「内省の時間を減らす/ネガティブにフォーカス/ノーと言う習慣/感情を押し殺す/コーチを解雇/自己啓発書を捨てる/過去を思う」など、自己啓発を真っ向から否定しているところが斬新的です。『地に足をつけて生きろ! 加速文化の重圧に対抗する7つの方法』
『地に足をつけて生きろ! 加速文化の重圧に対抗する7つの方法』は、昨今のビジネス書で言われ続けている自己啓発要素を否定したビジネス書です。
「自分らしく:何の本質的価値もない/自分が関わる人々に対する義務を果たすことに価値がある」「人生におけるあらゆるものは借り物だ」「いつもイエスと答えるのは卑屈な人間観の表れである」など、ポジティブよりもネガティブを重視した逆転の価値観を学べます。

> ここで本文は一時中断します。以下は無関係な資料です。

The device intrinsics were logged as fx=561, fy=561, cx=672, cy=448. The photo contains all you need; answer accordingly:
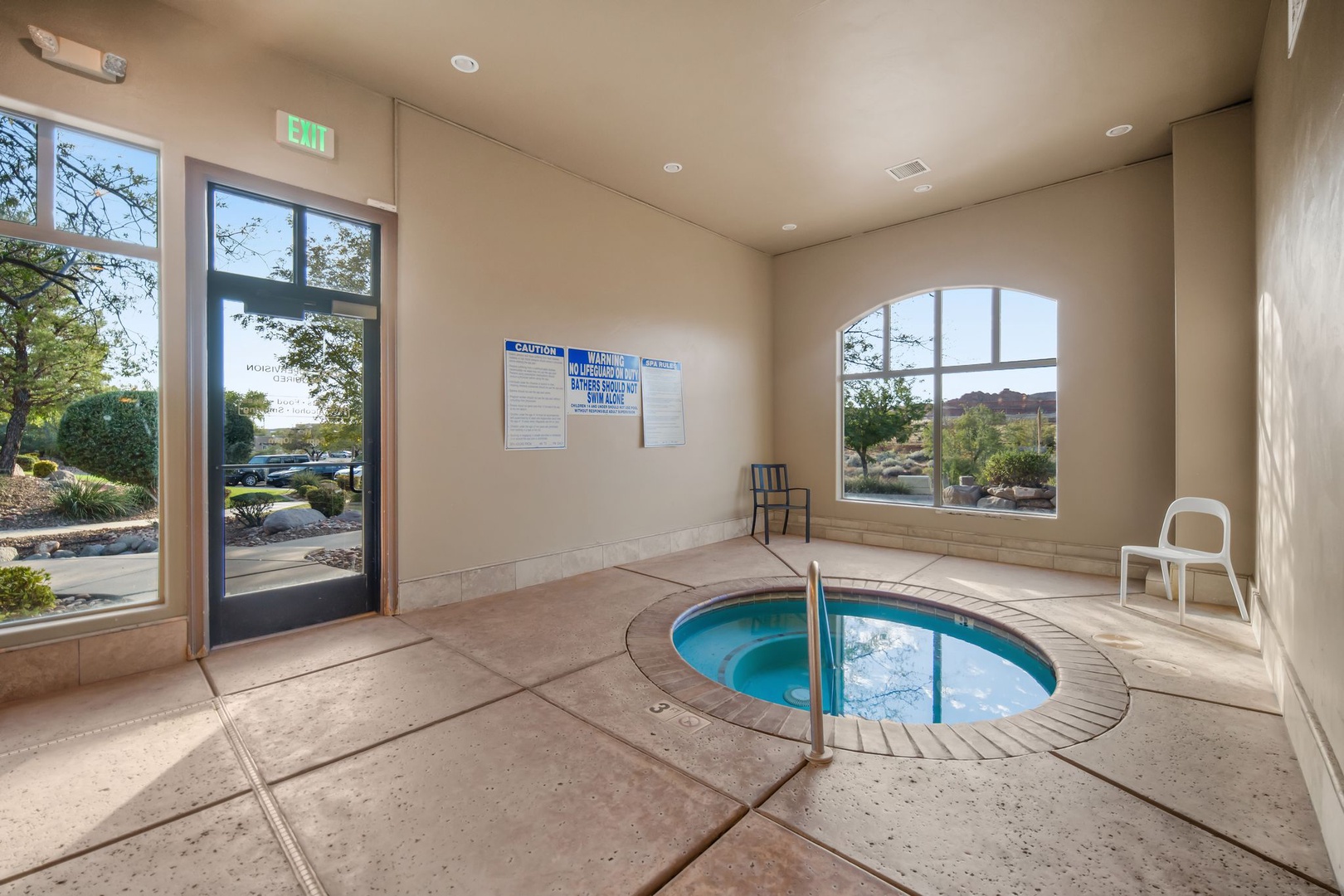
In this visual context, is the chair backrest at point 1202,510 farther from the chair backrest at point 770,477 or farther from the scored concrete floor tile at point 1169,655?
the chair backrest at point 770,477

特に「怒り:自意識の廃棄物/我慢すべきもの/一刻も早く捨て去りたいもの」は、怒りを抑えることの効能を教えてくれます。
「怒り:大人になって恥の感覚を身につけてからでないと発達しない」とあるように、大人になっても怒りをまき散らす人は幼稚と断じています。
ストア派の考え方では、「怒りを抑えることで心の平穏を保ち、バランスを崩すような嫌な記憶を減らす」ことができるとしています。
つまり、怒りを抑える技術は、大人のたしなみと言えるでしょう。
怒鳴り散らす上司を持っていた、かつての前山のようなサラリーマンは、逆に上司を「幼稚園児」と笑ってあげましょう。
「本音を追求する本物崇拝は私たちを幼稚化させる」「コーチングの危険性は、立ち止まっていることが許されないということである」「自分が何者かは他者との約束や義務によって決まるのである」などを通して、今の価値観とは違う価値観を知ることができます。
特に「小説を読めば、もっと複雑で多神教的な世界観が提示される」は、自己啓発書を読むよりも、小説を読む方が自分の成長を助けてくれることを示しています。
「小説:人生を忠実に表現/人生:複雑で出鱈目で混沌としていて多面的なもの」とあるように、小説を読めば破天荒なキャラクターたちの人生を追体験することで、人生をコントロールできないことが学べるからです。
地に足をつけたいサラリーマンは、ビジネス書だけでなく、小説も読み進めてみましょう。